No single clinical feature or laboratory test can establish the diagnosis of rheumatic fever.
The diagnosis of rheumatic fever is made using some selected clinical features, the major
and minor criteria published by Jones.

The five major criteria are:

• migratory polyarthritis;
• carditis;
• Sydenham chorea;
• Subcutaneous nodules; and
• erythema marginatum.

The minor criteria include:

• fever
• Polyarthralgia in the absence of polyarthritis as a major criterion;
• prolonged PR interval on the electrocardiogram
• Acute phase reactants (leukocytosis, raised erythrocyte sedimentation rate, and
elevated C-reactive protein),
• evidence of a preceding streptococcal infection (elevated or rising antistreptolysin
titre, isolation of streptococci from throat swab culture, and positive streptozyme
test)

Activity
6

Write down the usage of the above criteria for making diagnosis of acute rheumatic fever:

_____________________________________________________________________
_____________________________________________________________________
_____________________________________________________________________
The diagnosis of rheumatic fever is based on the presence of two major criteria or one
major criterion and two minor criteria, together with evidence of a preceding
streptococcal infection

Investigations:

The investigations done on suspecting acute rheumatic fever are throat swab for culture,
Antistreptolysin O titre (ASOT), and blood for acute phase reactants

Complications.

The development of rheumatic valvular heart disease is the major complication of acute
rheumatic fever.

Treatment:

After taking the throat swab, the first intramuscular dose of benzyl penicillin is given.
The intramuscular injections or oral penicillin are then continued for 10 days.

Children with painful joints and carditis often lie still.
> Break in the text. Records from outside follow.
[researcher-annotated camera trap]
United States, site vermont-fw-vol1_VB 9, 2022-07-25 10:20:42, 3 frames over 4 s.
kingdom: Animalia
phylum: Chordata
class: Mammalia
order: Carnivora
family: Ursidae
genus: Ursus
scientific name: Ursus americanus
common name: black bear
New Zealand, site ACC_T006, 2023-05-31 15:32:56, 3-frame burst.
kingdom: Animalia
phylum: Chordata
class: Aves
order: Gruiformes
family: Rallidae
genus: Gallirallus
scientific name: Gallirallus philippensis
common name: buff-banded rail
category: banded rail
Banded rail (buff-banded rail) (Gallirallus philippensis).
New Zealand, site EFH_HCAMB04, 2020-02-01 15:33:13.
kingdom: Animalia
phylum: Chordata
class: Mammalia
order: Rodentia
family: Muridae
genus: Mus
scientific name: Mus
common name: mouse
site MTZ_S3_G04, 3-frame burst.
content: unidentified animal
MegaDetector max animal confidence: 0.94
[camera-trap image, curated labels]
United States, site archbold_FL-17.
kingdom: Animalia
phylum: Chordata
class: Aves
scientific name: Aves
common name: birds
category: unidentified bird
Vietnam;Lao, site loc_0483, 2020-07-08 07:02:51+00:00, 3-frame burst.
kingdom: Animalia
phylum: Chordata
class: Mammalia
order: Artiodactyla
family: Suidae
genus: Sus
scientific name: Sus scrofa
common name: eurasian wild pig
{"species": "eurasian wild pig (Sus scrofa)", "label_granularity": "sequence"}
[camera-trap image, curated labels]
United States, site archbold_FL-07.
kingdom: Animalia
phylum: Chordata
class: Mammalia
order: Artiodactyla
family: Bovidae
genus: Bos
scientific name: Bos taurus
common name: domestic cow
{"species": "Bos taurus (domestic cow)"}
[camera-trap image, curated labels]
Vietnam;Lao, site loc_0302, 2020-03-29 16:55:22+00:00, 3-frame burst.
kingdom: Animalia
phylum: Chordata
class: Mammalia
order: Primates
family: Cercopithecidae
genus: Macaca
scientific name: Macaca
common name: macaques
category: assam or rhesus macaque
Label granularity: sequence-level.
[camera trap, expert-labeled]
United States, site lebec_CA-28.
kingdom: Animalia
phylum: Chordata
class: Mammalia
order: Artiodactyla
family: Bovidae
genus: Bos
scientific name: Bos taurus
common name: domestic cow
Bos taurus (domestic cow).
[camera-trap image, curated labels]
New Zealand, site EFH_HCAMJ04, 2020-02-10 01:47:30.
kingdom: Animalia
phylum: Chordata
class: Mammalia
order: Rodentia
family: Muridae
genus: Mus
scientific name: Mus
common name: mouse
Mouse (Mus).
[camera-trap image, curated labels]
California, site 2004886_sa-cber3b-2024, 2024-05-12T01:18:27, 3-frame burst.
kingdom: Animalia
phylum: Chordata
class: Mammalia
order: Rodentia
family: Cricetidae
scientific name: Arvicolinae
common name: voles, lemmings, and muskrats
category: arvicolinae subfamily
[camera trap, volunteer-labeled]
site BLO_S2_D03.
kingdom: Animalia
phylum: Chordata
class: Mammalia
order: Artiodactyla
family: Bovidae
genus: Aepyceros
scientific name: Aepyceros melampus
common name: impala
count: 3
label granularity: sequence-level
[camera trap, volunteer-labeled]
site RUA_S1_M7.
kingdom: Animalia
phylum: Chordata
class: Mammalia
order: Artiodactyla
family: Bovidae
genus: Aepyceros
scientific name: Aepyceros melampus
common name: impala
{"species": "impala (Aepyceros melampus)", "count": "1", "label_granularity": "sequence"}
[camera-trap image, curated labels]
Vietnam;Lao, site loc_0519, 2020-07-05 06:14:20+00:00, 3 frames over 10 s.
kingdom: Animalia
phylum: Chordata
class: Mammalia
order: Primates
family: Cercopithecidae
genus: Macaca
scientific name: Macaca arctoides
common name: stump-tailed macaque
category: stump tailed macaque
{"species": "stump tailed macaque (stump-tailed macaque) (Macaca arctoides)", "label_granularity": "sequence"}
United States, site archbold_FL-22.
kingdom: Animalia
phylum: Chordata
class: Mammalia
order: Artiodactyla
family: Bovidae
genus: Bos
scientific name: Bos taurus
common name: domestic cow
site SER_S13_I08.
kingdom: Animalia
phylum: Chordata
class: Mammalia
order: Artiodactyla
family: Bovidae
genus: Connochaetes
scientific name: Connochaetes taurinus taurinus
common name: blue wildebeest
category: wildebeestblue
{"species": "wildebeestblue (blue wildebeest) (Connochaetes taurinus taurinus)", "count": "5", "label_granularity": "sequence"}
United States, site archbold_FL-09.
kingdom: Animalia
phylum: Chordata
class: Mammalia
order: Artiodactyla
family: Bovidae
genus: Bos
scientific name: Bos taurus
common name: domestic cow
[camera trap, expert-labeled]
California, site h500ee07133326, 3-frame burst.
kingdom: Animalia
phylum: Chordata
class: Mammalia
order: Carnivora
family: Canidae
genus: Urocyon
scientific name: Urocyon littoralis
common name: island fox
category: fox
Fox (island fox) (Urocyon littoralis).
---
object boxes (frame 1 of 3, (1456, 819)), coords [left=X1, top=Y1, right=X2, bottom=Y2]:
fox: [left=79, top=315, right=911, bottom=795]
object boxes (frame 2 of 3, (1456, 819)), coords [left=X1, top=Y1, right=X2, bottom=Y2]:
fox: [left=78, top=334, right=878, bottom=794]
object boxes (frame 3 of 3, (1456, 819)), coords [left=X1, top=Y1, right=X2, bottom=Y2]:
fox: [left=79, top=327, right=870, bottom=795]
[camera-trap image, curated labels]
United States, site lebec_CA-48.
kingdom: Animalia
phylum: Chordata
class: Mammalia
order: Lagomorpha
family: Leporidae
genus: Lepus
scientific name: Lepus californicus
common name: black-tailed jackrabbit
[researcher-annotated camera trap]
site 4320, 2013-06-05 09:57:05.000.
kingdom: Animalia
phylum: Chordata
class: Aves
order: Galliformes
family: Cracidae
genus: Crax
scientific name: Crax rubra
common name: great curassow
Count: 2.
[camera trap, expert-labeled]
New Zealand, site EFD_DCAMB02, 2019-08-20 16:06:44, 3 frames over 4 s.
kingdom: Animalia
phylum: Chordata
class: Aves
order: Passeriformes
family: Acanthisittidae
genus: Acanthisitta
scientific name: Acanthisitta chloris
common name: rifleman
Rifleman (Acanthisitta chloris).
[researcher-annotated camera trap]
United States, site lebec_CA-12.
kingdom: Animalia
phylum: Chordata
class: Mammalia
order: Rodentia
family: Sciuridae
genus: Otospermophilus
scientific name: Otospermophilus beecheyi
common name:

As they recover, they are not
allowed to walk until the joint involvement has subsided, heart size diminished and rapid
pulse diminished. Thereafter, the children are progressively allowed more activity. If
there has been heart failure, the convalescence may be more prolonged and activity is
restricted until the evidence of rheumatic activity has been absent for 2 weeks.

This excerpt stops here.